We’ve all heard the term “the terrible twos,” and if you are anything like me, before you became a mom you probably rolled your eyes at it and silently told those mamas to get it together. Let me preface all of this by saying that since the day I became a mama (a little over 2 years ago), I have been seriously obsessed with all things baby and motherhood. For my first 24 months of parenting, I felt like I was nailing it. Sure, not everyday was rainbows and unicorns, but for the most part I felt like I was able to adapt and roll with each new stage that was thrown my way.
That is until my son turned 2. (Cue ominous music)
Each time a friend started to warn me about this “terrible two” stage, I laughed it off and thought “no way it happens to us. Not to my sweet little guy, who is hands down my favorite person on the planet.” But then it did. Something flipped that week of his second birthday. He got whinier than ever, clingier than ever, and for the first time in my journey as a mom, I didn’t know what to do. I was at my wits end. I’m not talking “3am newborn, you haven’t strung more than an hour of sleep together in weeks” wits end. I’m talking “I can’t even make a cup of coffee without hearing ‘mama’ 793 times.”
I felt like a semi truck had hit me! In a matter of a week, I went from planning out magical days filled with field trips to wondering how long into our morning I would feel like I was going to lose it! Real life y’all.
Now that I’m almost 2 months into this stage (making me a qualified expert, right?), I’ve had a chance to take a step back and evaluate what would help both my son and I go back to a place where we weren’t making each other crazy. Here’s what I’ve determined.
Get Help/Take A Breather
This one will certainly look different for everyone. For us, I had been certain I didn’t want my son to start preschool until he was 3. No question. The more we started driving each other nuts at home, the more I changed my mind. He now is in one half day of preschool a week and it’s a game changer. Not only does it let me miss him, but I pick him up feeling refreshed and excited to spend the rest of our day together.

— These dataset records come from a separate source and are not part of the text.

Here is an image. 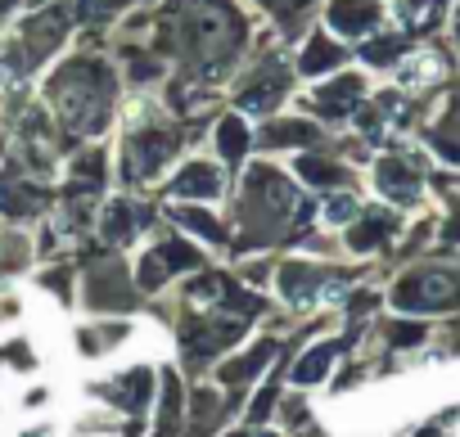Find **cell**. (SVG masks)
I'll use <instances>...</instances> for the list:
<instances>
[{"label":"cell","mask_w":460,"mask_h":437,"mask_svg":"<svg viewBox=\"0 0 460 437\" xmlns=\"http://www.w3.org/2000/svg\"><path fill=\"white\" fill-rule=\"evenodd\" d=\"M334 352H339V347H330V343H325V347H312V356H307V361H303V365L294 370V379H298V383H316V379H321V374L330 370Z\"/></svg>","instance_id":"obj_8"},{"label":"cell","mask_w":460,"mask_h":437,"mask_svg":"<svg viewBox=\"0 0 460 437\" xmlns=\"http://www.w3.org/2000/svg\"><path fill=\"white\" fill-rule=\"evenodd\" d=\"M433 77H438V59H433V55H420L415 68L402 73V82H433Z\"/></svg>","instance_id":"obj_14"},{"label":"cell","mask_w":460,"mask_h":437,"mask_svg":"<svg viewBox=\"0 0 460 437\" xmlns=\"http://www.w3.org/2000/svg\"><path fill=\"white\" fill-rule=\"evenodd\" d=\"M109 86L95 77V73H86V68H73V73H64L59 82H55V100H59V113H64V122L68 127H77V131H100V122L109 118Z\"/></svg>","instance_id":"obj_1"},{"label":"cell","mask_w":460,"mask_h":437,"mask_svg":"<svg viewBox=\"0 0 460 437\" xmlns=\"http://www.w3.org/2000/svg\"><path fill=\"white\" fill-rule=\"evenodd\" d=\"M221 153L226 158H240L244 153V144H249V135H244V122H235V118H230V122H221Z\"/></svg>","instance_id":"obj_10"},{"label":"cell","mask_w":460,"mask_h":437,"mask_svg":"<svg viewBox=\"0 0 460 437\" xmlns=\"http://www.w3.org/2000/svg\"><path fill=\"white\" fill-rule=\"evenodd\" d=\"M388 231V216H379V222H366L361 231H352V249H375V240Z\"/></svg>","instance_id":"obj_13"},{"label":"cell","mask_w":460,"mask_h":437,"mask_svg":"<svg viewBox=\"0 0 460 437\" xmlns=\"http://www.w3.org/2000/svg\"><path fill=\"white\" fill-rule=\"evenodd\" d=\"M185 226H194V231H203V235H212L217 240V222H208V216H199V212H176Z\"/></svg>","instance_id":"obj_17"},{"label":"cell","mask_w":460,"mask_h":437,"mask_svg":"<svg viewBox=\"0 0 460 437\" xmlns=\"http://www.w3.org/2000/svg\"><path fill=\"white\" fill-rule=\"evenodd\" d=\"M325 216H330V222H352V216H357V203H352V198H334V203L325 207Z\"/></svg>","instance_id":"obj_16"},{"label":"cell","mask_w":460,"mask_h":437,"mask_svg":"<svg viewBox=\"0 0 460 437\" xmlns=\"http://www.w3.org/2000/svg\"><path fill=\"white\" fill-rule=\"evenodd\" d=\"M379 185H384V194H393V198H415V180H411L397 162H384V167H379Z\"/></svg>","instance_id":"obj_7"},{"label":"cell","mask_w":460,"mask_h":437,"mask_svg":"<svg viewBox=\"0 0 460 437\" xmlns=\"http://www.w3.org/2000/svg\"><path fill=\"white\" fill-rule=\"evenodd\" d=\"M361 86L348 77V82H339V86H330V91H321L316 95V109H325V113H343L348 104H352V95H357Z\"/></svg>","instance_id":"obj_9"},{"label":"cell","mask_w":460,"mask_h":437,"mask_svg":"<svg viewBox=\"0 0 460 437\" xmlns=\"http://www.w3.org/2000/svg\"><path fill=\"white\" fill-rule=\"evenodd\" d=\"M172 149H176V144L163 140V135H140V140H136V167H140V176H154L158 162H163Z\"/></svg>","instance_id":"obj_5"},{"label":"cell","mask_w":460,"mask_h":437,"mask_svg":"<svg viewBox=\"0 0 460 437\" xmlns=\"http://www.w3.org/2000/svg\"><path fill=\"white\" fill-rule=\"evenodd\" d=\"M280 91H285V73H262L258 82H249V86H244L240 104H244L249 113H267V109L280 100Z\"/></svg>","instance_id":"obj_3"},{"label":"cell","mask_w":460,"mask_h":437,"mask_svg":"<svg viewBox=\"0 0 460 437\" xmlns=\"http://www.w3.org/2000/svg\"><path fill=\"white\" fill-rule=\"evenodd\" d=\"M370 19H375L370 0H339L334 5V28H343V32H361Z\"/></svg>","instance_id":"obj_6"},{"label":"cell","mask_w":460,"mask_h":437,"mask_svg":"<svg viewBox=\"0 0 460 437\" xmlns=\"http://www.w3.org/2000/svg\"><path fill=\"white\" fill-rule=\"evenodd\" d=\"M172 194H176V198H212V194H217V171H212L208 162H194V167H185V171L176 176Z\"/></svg>","instance_id":"obj_4"},{"label":"cell","mask_w":460,"mask_h":437,"mask_svg":"<svg viewBox=\"0 0 460 437\" xmlns=\"http://www.w3.org/2000/svg\"><path fill=\"white\" fill-rule=\"evenodd\" d=\"M460 298V280L456 275H415L397 289V307L411 311H429V307H447Z\"/></svg>","instance_id":"obj_2"},{"label":"cell","mask_w":460,"mask_h":437,"mask_svg":"<svg viewBox=\"0 0 460 437\" xmlns=\"http://www.w3.org/2000/svg\"><path fill=\"white\" fill-rule=\"evenodd\" d=\"M330 64H339V50H334L330 41H312L307 55H303V68H307V73H321V68H330Z\"/></svg>","instance_id":"obj_11"},{"label":"cell","mask_w":460,"mask_h":437,"mask_svg":"<svg viewBox=\"0 0 460 437\" xmlns=\"http://www.w3.org/2000/svg\"><path fill=\"white\" fill-rule=\"evenodd\" d=\"M267 352H271V347H258L253 356H244V361H235V365H226V370H221V379H226V383H235V379H244V374L262 370V365H267Z\"/></svg>","instance_id":"obj_12"},{"label":"cell","mask_w":460,"mask_h":437,"mask_svg":"<svg viewBox=\"0 0 460 437\" xmlns=\"http://www.w3.org/2000/svg\"><path fill=\"white\" fill-rule=\"evenodd\" d=\"M298 171H303L307 180H316V185H330V180L339 176L330 162H316V158H303V162H298Z\"/></svg>","instance_id":"obj_15"}]
</instances>
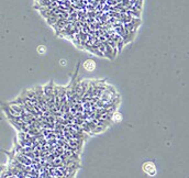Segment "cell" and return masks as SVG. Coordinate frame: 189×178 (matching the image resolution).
<instances>
[{
	"mask_svg": "<svg viewBox=\"0 0 189 178\" xmlns=\"http://www.w3.org/2000/svg\"><path fill=\"white\" fill-rule=\"evenodd\" d=\"M43 94H44L45 101H46L49 111L56 112V108H55L54 102V83L52 82V80L43 87Z\"/></svg>",
	"mask_w": 189,
	"mask_h": 178,
	"instance_id": "obj_1",
	"label": "cell"
},
{
	"mask_svg": "<svg viewBox=\"0 0 189 178\" xmlns=\"http://www.w3.org/2000/svg\"><path fill=\"white\" fill-rule=\"evenodd\" d=\"M143 171L150 176H154L156 174V166L153 162H146L143 164Z\"/></svg>",
	"mask_w": 189,
	"mask_h": 178,
	"instance_id": "obj_2",
	"label": "cell"
},
{
	"mask_svg": "<svg viewBox=\"0 0 189 178\" xmlns=\"http://www.w3.org/2000/svg\"><path fill=\"white\" fill-rule=\"evenodd\" d=\"M84 68L86 69L87 72H92L96 68V63L92 59H87L86 62L84 63Z\"/></svg>",
	"mask_w": 189,
	"mask_h": 178,
	"instance_id": "obj_3",
	"label": "cell"
},
{
	"mask_svg": "<svg viewBox=\"0 0 189 178\" xmlns=\"http://www.w3.org/2000/svg\"><path fill=\"white\" fill-rule=\"evenodd\" d=\"M112 120L114 122H120L121 120H122V116H121L119 112H115V113L112 116Z\"/></svg>",
	"mask_w": 189,
	"mask_h": 178,
	"instance_id": "obj_4",
	"label": "cell"
},
{
	"mask_svg": "<svg viewBox=\"0 0 189 178\" xmlns=\"http://www.w3.org/2000/svg\"><path fill=\"white\" fill-rule=\"evenodd\" d=\"M45 52H46V47H45L44 45H40V46L37 47V53H39V54H45Z\"/></svg>",
	"mask_w": 189,
	"mask_h": 178,
	"instance_id": "obj_5",
	"label": "cell"
},
{
	"mask_svg": "<svg viewBox=\"0 0 189 178\" xmlns=\"http://www.w3.org/2000/svg\"><path fill=\"white\" fill-rule=\"evenodd\" d=\"M61 64H62V65H65V64H66V62H65V61H62Z\"/></svg>",
	"mask_w": 189,
	"mask_h": 178,
	"instance_id": "obj_6",
	"label": "cell"
}]
</instances>
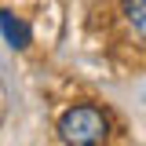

If there is only one thing you take away from this article let it be this: needing a minute by yourself doesn’t make you a bad mom. It makes you human. So if there are days where the only 5 minutes you can find by yourself is locking yourself in the bathroom… Do it.
The majority of the time, when I feel myself start to get annoyed at the constant “mama. mama. mama.” is when my full attention isn’t on my son. Whether it’s trying to send an email or write a grocery list, the minute I’m no longer sitting in his playroom, coloring my 70th cement mixer of the hour, he starts calling for me. And even just typing that out makes me feel like a complete jerk.
He had been great for months at playing independently here and there, so the sudden shift completely caught me off guard. Everyday I’m consciously working on slowing down and giving him my attention. No, the dishwasher isn’t going to magically unload itself, but it will still be there for me to unload during naptime, so I can play with my kiddo now – after all, isn’t that why I’m staying home? So I can spend time with him and love on him as much as I can?
So what if he wants nothing more right now then to sit and play trucks with his mama? There will come a day (likely in the not too distant future) when he is embarrassed to even have me around.
Remember that this is hard for them, too
There are so many changes going on inside of our littles around that 2 year mark, it’s no wonder things on the outside change, also. Becoming more observant of their world, having more of an opinion on what they want to do, molars popping through, and having new experiences are just a few ways our littles are stretched on any given day.
About three weeks ago my kiddo got growled at by another boy at the park, and he’s talked about it everyday since. In the hustle and bustle of play dates and rec center classes, it’s easy to forget that small experiences are very memorable for someone so young – everything has an impact.
It’s more important than ever for me to remember that while I get frustrated with him, sometimes he’s likely to feel the same way with me, but just doesn’t quite know how to express it with his limited vocabulary – thus the tantrums.
If there’s anything that mamahood has taught me, it’s that each season is more fleeting than the last. So while this has been the most challenging couple of months for me by far, I have no doubt that it will pass and we will be on to new challenges together, as we both continue to learn and grow in our roles.
In the end I’m trying to stay thankful, because even though my patience is tested everyday, that stretching of myself will ultimately make me a better mama. And I know that there will be a day when I miss hearing his little voice calling “mama” over and over and over and over… just not necessarily today.